## TASK REQUIREMENTS
Retype the whole listing verbatim and keep the pictures out of it.

## SOURCE MATERIAL
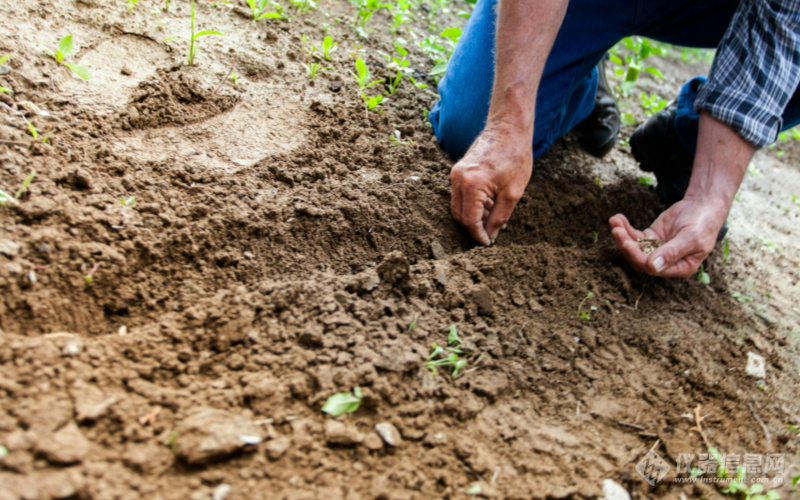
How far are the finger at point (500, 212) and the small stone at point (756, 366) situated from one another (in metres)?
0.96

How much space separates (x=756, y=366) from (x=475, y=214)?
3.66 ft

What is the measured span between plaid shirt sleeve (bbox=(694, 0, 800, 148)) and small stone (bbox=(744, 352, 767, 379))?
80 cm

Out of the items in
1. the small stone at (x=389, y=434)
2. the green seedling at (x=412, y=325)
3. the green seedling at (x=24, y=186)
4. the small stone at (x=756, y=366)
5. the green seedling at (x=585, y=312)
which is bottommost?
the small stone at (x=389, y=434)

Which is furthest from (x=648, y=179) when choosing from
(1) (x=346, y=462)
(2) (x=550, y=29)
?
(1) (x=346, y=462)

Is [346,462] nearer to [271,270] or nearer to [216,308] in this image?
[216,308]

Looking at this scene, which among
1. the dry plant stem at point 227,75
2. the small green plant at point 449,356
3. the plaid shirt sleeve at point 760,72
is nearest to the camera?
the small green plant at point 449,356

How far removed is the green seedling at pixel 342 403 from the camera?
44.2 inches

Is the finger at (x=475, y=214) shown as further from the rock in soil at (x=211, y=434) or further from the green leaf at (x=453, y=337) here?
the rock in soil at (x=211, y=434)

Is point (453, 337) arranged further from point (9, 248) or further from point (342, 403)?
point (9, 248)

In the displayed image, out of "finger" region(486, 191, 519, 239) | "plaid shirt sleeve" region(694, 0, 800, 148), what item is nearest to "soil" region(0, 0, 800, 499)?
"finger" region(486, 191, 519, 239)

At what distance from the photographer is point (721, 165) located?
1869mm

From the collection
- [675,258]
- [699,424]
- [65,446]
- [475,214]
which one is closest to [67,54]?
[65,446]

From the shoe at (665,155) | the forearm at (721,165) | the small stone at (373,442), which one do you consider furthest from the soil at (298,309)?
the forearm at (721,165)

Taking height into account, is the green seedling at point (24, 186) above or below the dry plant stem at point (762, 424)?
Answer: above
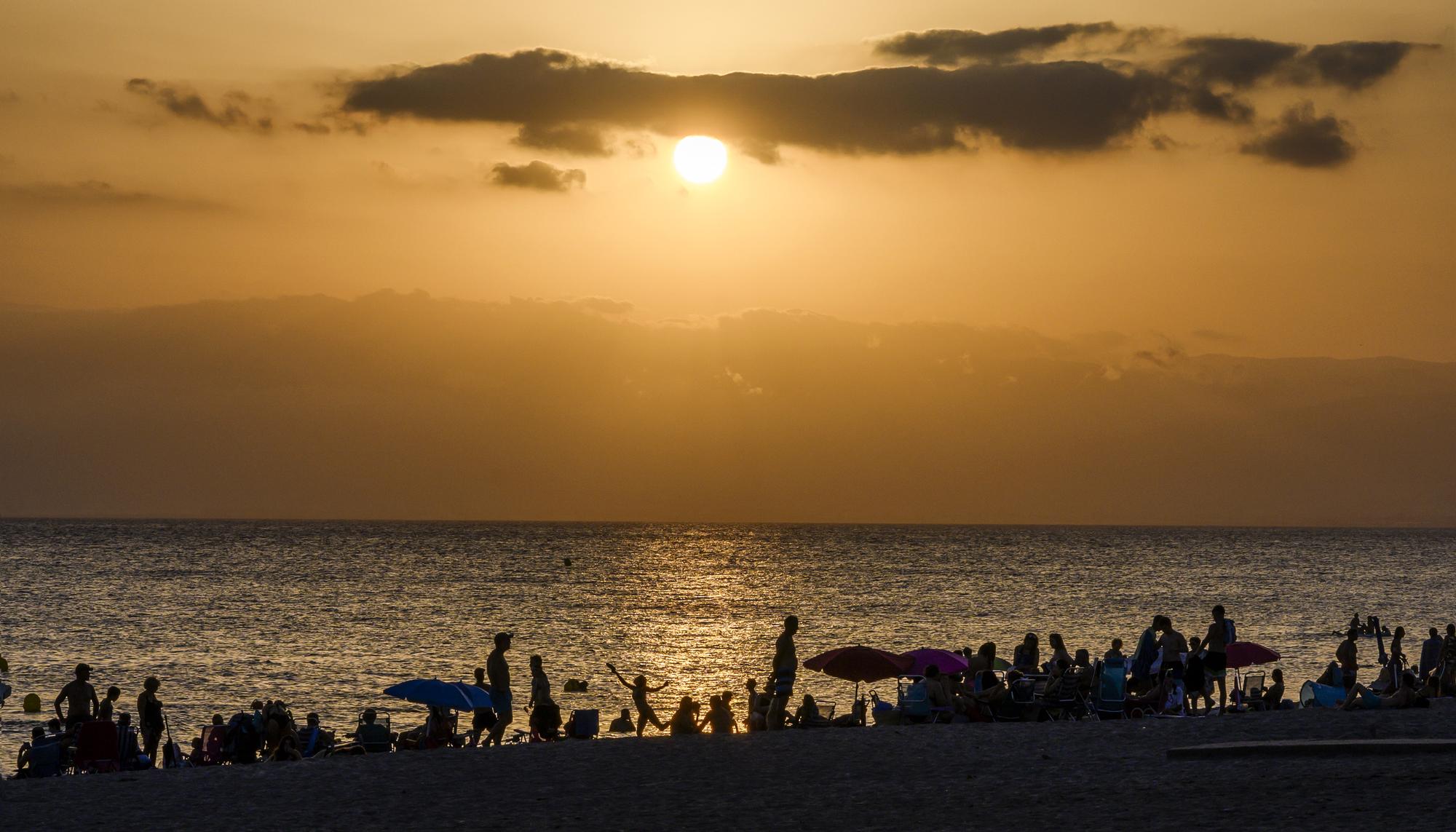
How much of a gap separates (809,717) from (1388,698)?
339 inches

## TASK ANSWER
How far are the finger at point (500, 212) and the small stone at point (756, 366) situated from one another (in metres)?
0.96

How much space separates (x=756, y=366) from (x=475, y=214)?
3.66 ft

What is the measured span between plaid shirt sleeve (bbox=(694, 0, 800, 148)) and small stone (bbox=(744, 352, 767, 379))?
80 cm

Out of the items in
1. the small stone at (x=389, y=434)
2. the green seedling at (x=412, y=325)
3. the green seedling at (x=24, y=186)
4. the small stone at (x=756, y=366)
5. the green seedling at (x=585, y=312)
which is bottommost?
the small stone at (x=389, y=434)

Which is furthest from (x=648, y=179) when choosing from
(1) (x=346, y=462)
(2) (x=550, y=29)
?
(1) (x=346, y=462)

Is [346,462] nearer to [271,270] or nearer to [216,308] in this image?
[216,308]

Looking at this scene, which among
1. the dry plant stem at point 227,75
2. the small green plant at point 449,356
3. the plaid shirt sleeve at point 760,72
is nearest to the camera?
the small green plant at point 449,356

How far removed is the green seedling at pixel 342 403 from the camera?
44.2 inches

Is the finger at (x=475, y=214) shown as further from the rock in soil at (x=211, y=434) or further from the green leaf at (x=453, y=337) here?
the rock in soil at (x=211, y=434)

Is point (453, 337) arranged further from point (9, 248) or further from point (342, 403)?
point (9, 248)

In the displayed image, out of "finger" region(486, 191, 519, 239) | "plaid shirt sleeve" region(694, 0, 800, 148), what item is nearest to "soil" region(0, 0, 800, 499)?
"finger" region(486, 191, 519, 239)

At what distance from the photographer is point (721, 165) located?
1869mm

From the collection
- [675,258]
- [699,424]
- [65,446]
- [475,214]
which one is closest to [67,54]?
[65,446]

From the shoe at (665,155) | the forearm at (721,165) | the small stone at (373,442), which one do you consider furthest from the soil at (298,309)?
the forearm at (721,165)

Taking height into account, is the green seedling at point (24, 186) above or below the dry plant stem at point (762, 424)?
Answer: above
How much of a gap separates (809,717) from (1388,698)?
339 inches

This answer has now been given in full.